Marshmallow Clouds

You are given N clouds and M possible connections among them. Each connection is represented by three integers \(u\), \(v\) and \(w\), meaning that cloud \(u\) and cloud \(v\) can be connected with a cost of \(w\). You are also given an integer K.

Your task is to partition the \(N\) clouds into exactly \(K\) groups (each group forms a "marshmallow") such that each marshmallow consists of clouds that are connected (directly or indirectly) using a subset of the given connections. Each marshmallow must contain at least one cloud. The cost to form a marshmallow is the sum of the costs of the connections used to connect its clouds. Find the minimum total cost required to form exactly \(K\) marshmallows.

If it is impossible to form exactly \(K\) marshmallows using the available connections, output -1.

## TASKS FOR THIS EXERCISE
**A.** Revise the Marshmallow Clouds problem statement starting with "Your task is" and going on through "exactly \(K\) marshmallows.", putting "smallest total cost" in place of "minimum total cost".
**B.** According to the Marshmallow Clouds problem, what should be output if exactly K marshmallows cannot be formed with the available connections?

## DATASET EXTRACT

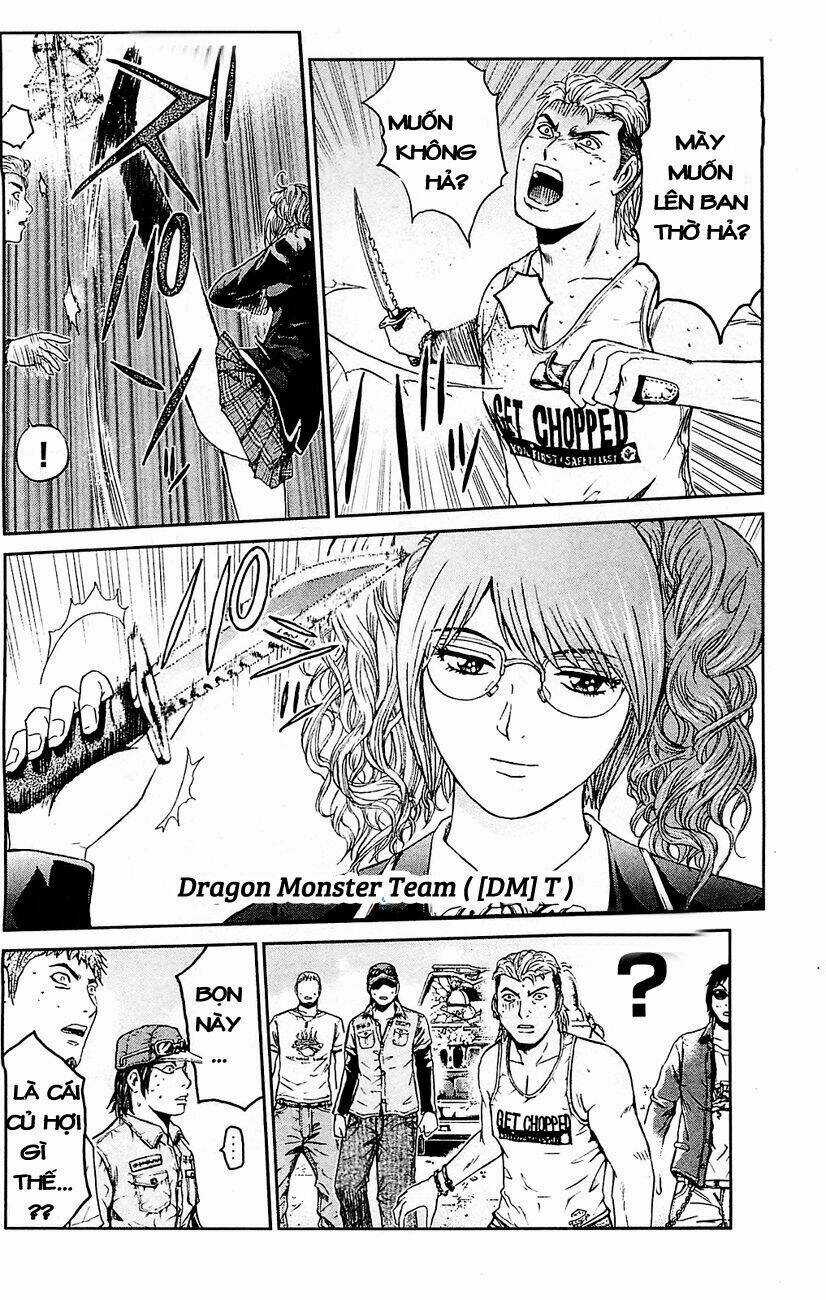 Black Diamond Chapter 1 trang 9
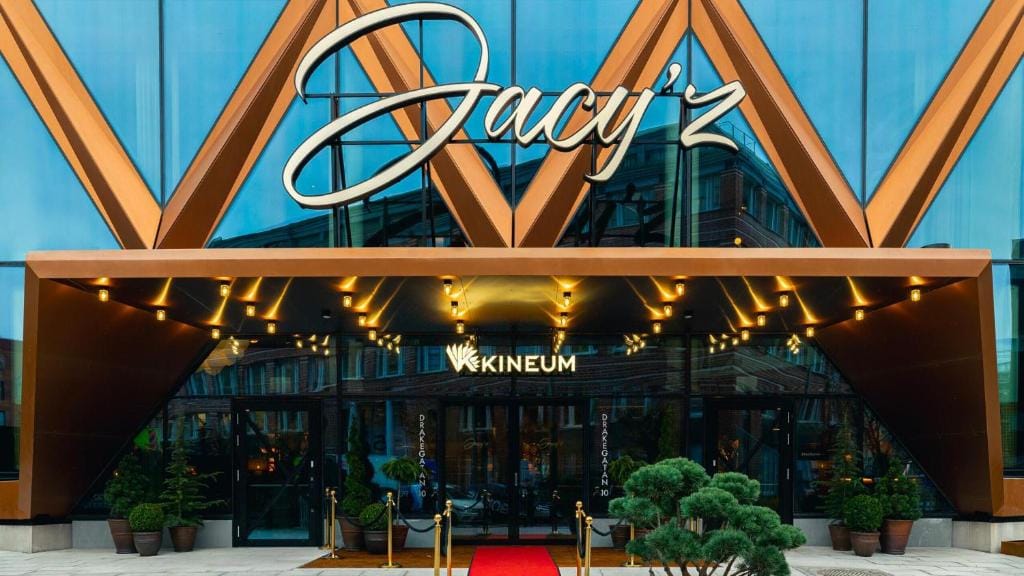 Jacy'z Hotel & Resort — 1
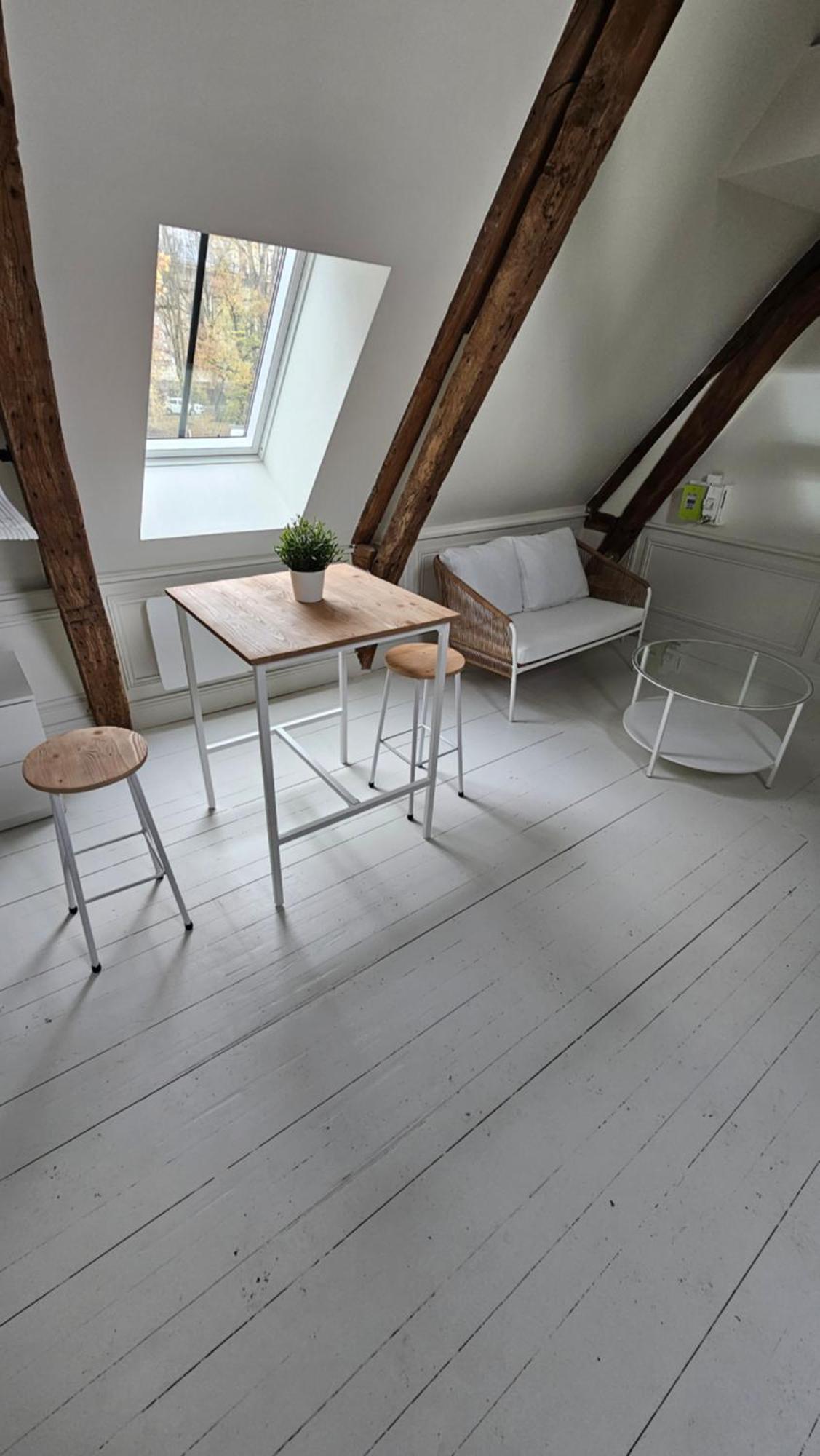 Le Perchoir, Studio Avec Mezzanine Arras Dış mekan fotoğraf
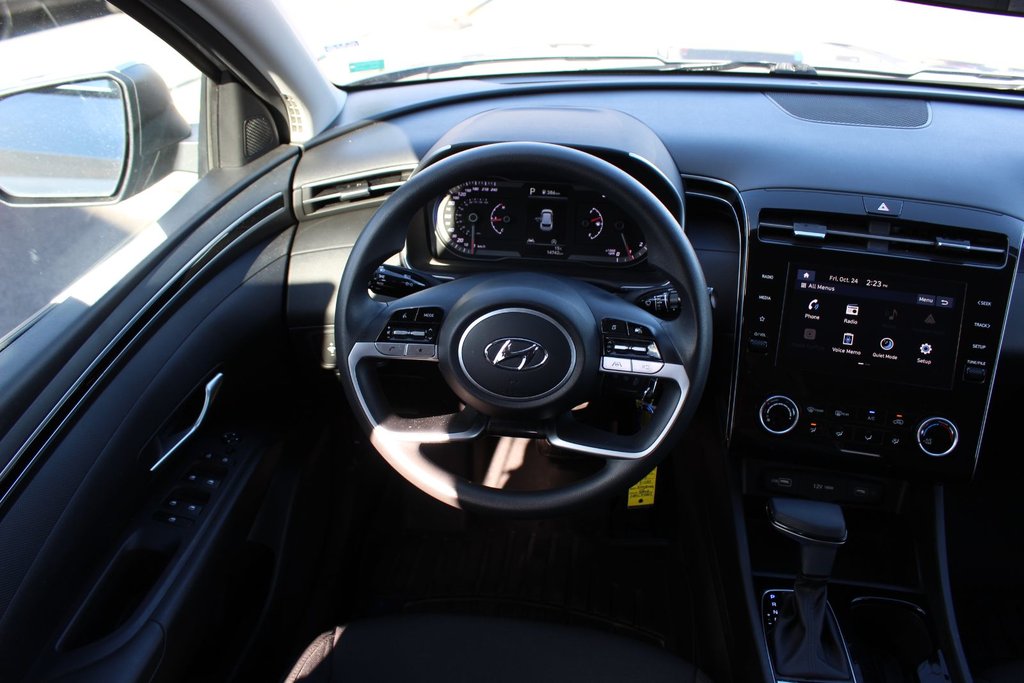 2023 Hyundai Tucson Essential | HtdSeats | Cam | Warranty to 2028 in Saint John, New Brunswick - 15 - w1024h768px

## TASK-BY-TASK RESULTS
**A.**
Your task is to partition the \(N\) clouds into exactly \(K\) groups (each group forms a "marshmallow") such that each marshmallow consists of clouds that are connected (directly or indirectly) using a subset of the given connections. Each marshmallow must contain at least one cloud. The cost to form a marshmallow is the sum of the costs of the connections used to connect its clouds. Find the smallest total cost required to form exactly \(K\) marshmallows.

**B.** -1